SAULT STE. MARIE — For some Sault and area parents with children enrolled in Algoma District School Board (ADSB) schools, this week will be a two-day school week due to a province-wide one day strike and rotating strikes by teachers and other educational workers, forcing many parents to scramble to ensure their children are attended to while the parents are at work.
Laura Liddiard is one such Sault parent.
She has a daughter in Grade 5 and a son with special needs on an Individualized Education Plan (IEP) in Grade 3, both her children in ADSB schools.
“My kids can’t be home alone. They can’t be unattended at this point in time,” Liddiard said, speaking to SooToday.
“Including these strike days, it’s been five days so far and it will be eight days in total that have impacted our children.”
There will be no school Tuesday, Feb. 11 for all English language Ontario public elementary school students, and for the ADSB, no school Wednesday Feb. 12, due to a province-wide one day strike and rotating strikes across the province respectively, held by teachers and other educational workers represented by the Elementary Teachers Federation of Ontario (ETFO).
In addition, teachers and other educational workers represented by the Ontario Secondary School Teachers Federation (OSSTF) at some school boards across Ontario, including the ADSB and Huron-Superior Catholic District School Board (H-SCDSB), will take part in another one-day full withdrawal of services Thursday, Feb. 13.
“I’m a nurse, I work shift work, so I’m still a little bit luckier than most because I’m not on a Monday to Friday schedule, so on occasional days we’ve been handling it as a family,” Liddiard said.
On other days, Liddiard said, “we’ve been paying for a lot of care.”
Liddiard estimated she has paid out $150 so far for care for her two children during the strikes.
“In terms of the government subsidy, I have applied for both children but they (the province) have had some kind of glitch in their system and at this point in time I’ve received the equivalent of three days for my daughter and nothing for my son... I’ve received a total of $75.”
“I really do feel for the people who have more limited means than myself. I can’t imagine how that’s being handled,” Liddiard said.
She said she tries to schedule her days off in anticipation of rotating strikes.
“They (her employer) have been very accommodating, but the five-day notice is not, generally speaking, enough to scramble and fix your daycare. I’ve actually gone on my post-night shift days, where I should be sleeping to prepare for an upcoming shift and I’ve gone without sleep.”

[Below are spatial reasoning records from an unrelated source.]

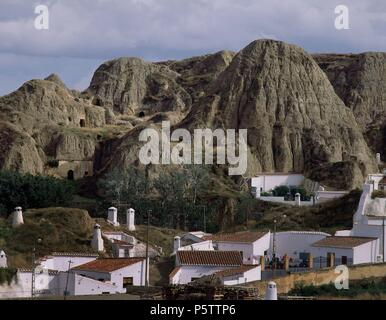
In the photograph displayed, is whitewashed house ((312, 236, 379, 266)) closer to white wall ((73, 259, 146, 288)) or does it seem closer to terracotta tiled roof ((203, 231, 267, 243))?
terracotta tiled roof ((203, 231, 267, 243))

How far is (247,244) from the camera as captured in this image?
4347 centimetres

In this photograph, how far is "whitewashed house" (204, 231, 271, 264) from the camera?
43.2 metres

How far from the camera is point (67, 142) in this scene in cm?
9662

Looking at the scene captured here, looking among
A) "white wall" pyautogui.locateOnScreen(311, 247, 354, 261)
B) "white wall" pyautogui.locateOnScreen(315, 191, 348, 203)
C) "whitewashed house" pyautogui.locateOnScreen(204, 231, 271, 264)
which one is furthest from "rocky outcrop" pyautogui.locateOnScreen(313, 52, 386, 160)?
"white wall" pyautogui.locateOnScreen(311, 247, 354, 261)

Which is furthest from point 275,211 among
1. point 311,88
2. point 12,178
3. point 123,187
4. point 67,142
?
point 67,142

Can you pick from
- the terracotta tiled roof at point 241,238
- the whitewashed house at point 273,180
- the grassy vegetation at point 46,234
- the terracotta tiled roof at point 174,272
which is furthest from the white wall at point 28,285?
the whitewashed house at point 273,180

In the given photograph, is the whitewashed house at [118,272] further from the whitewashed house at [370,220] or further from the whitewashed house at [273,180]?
the whitewashed house at [273,180]

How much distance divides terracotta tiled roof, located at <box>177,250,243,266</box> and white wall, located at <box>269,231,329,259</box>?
568 cm

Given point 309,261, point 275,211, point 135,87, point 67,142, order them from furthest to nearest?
point 135,87
point 67,142
point 275,211
point 309,261

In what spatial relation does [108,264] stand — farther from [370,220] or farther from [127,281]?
[370,220]

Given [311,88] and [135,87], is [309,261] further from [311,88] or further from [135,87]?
[135,87]

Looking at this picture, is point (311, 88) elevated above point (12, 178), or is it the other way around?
point (311, 88)
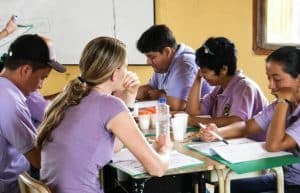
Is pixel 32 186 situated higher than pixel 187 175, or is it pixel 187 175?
pixel 32 186

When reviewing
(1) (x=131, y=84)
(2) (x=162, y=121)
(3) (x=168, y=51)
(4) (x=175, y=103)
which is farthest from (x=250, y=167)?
(3) (x=168, y=51)

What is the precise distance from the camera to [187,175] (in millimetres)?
1929

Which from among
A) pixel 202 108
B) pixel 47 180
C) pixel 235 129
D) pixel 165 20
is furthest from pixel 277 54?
pixel 165 20

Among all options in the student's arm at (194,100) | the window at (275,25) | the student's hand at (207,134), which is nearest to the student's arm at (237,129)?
the student's hand at (207,134)

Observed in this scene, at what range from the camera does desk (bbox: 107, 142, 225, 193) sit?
169cm

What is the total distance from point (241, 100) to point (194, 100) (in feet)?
1.57

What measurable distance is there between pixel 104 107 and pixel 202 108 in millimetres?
1351

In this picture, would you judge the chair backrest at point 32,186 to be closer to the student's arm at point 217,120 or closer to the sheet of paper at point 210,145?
the sheet of paper at point 210,145

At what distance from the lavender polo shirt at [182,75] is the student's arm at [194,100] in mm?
142

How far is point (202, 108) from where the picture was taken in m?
2.86

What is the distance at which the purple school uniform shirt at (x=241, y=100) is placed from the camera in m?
2.42

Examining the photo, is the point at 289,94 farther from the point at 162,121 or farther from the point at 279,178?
the point at 162,121

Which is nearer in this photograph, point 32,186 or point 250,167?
point 32,186

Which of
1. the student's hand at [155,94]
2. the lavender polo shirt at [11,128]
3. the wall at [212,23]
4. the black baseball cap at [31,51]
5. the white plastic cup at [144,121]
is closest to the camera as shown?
the lavender polo shirt at [11,128]
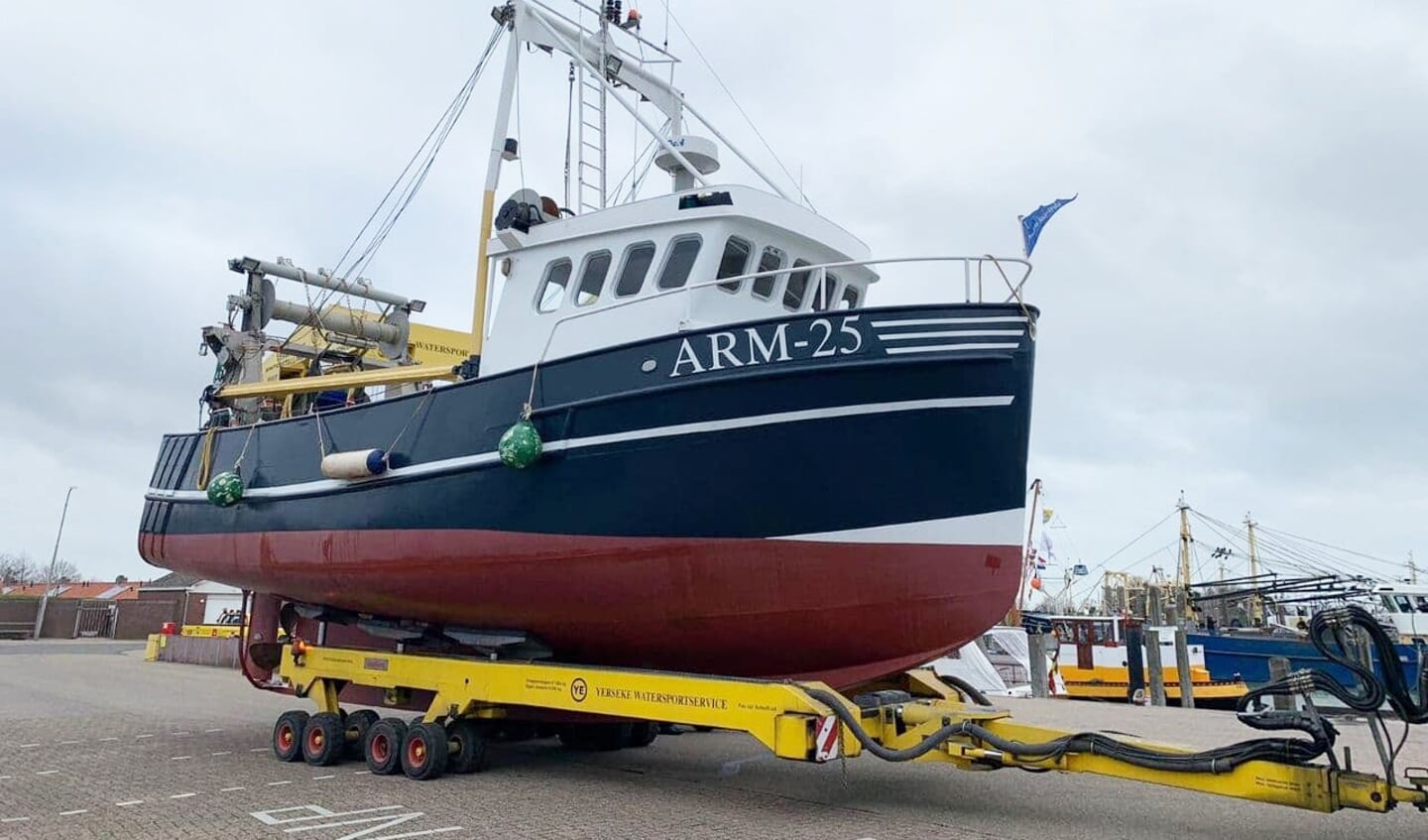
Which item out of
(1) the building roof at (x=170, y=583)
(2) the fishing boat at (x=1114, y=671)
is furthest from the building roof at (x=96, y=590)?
(2) the fishing boat at (x=1114, y=671)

“It’s not easy, but my highest level of concern is for the kids and what they’re missing.”
“Every day we lose breaks the continuity of their education,” said Liddiard of the effect she sees on her children during the current labour dispute.
“They're losing continuity in their education and anybody that is a parent knows that every time you have a summer break – a March break or Christmas break – it takes weeks to get them back on track and into learning mode.”
“This week, they’ll be going to school Monday and Friday. You can’t establish any kind of continuity in their education. My children are missing all kinds of fundamentals in Grades 3 and 5. What happens when they go forward and they’re missing building blocks they should be structuring their next school years upon?’
“It's a disservice to them,” Liddiard said.
“I’m not pointing any fingers, but people need to get to the bargaining table and have a conversation. I do want to say that I support the ideals of the teachers and would like to see some resolution,” Liddiard said.
ETFO leaders have stated its members want more supports for students with special needs, the addressing of violence in schools and preservation of full-day kindergarten.
ETFO teachers are also seeking a higher pay increase than the government's offer of one per cent more per year, the union wanting two per cent more per year.
At the secondary level, OSSTF union leaders are protesting the provincial government’s plans for larger class sizes at the high school level and mandatory e-learning for high school students, while also calling for a two per cent per year pay increase.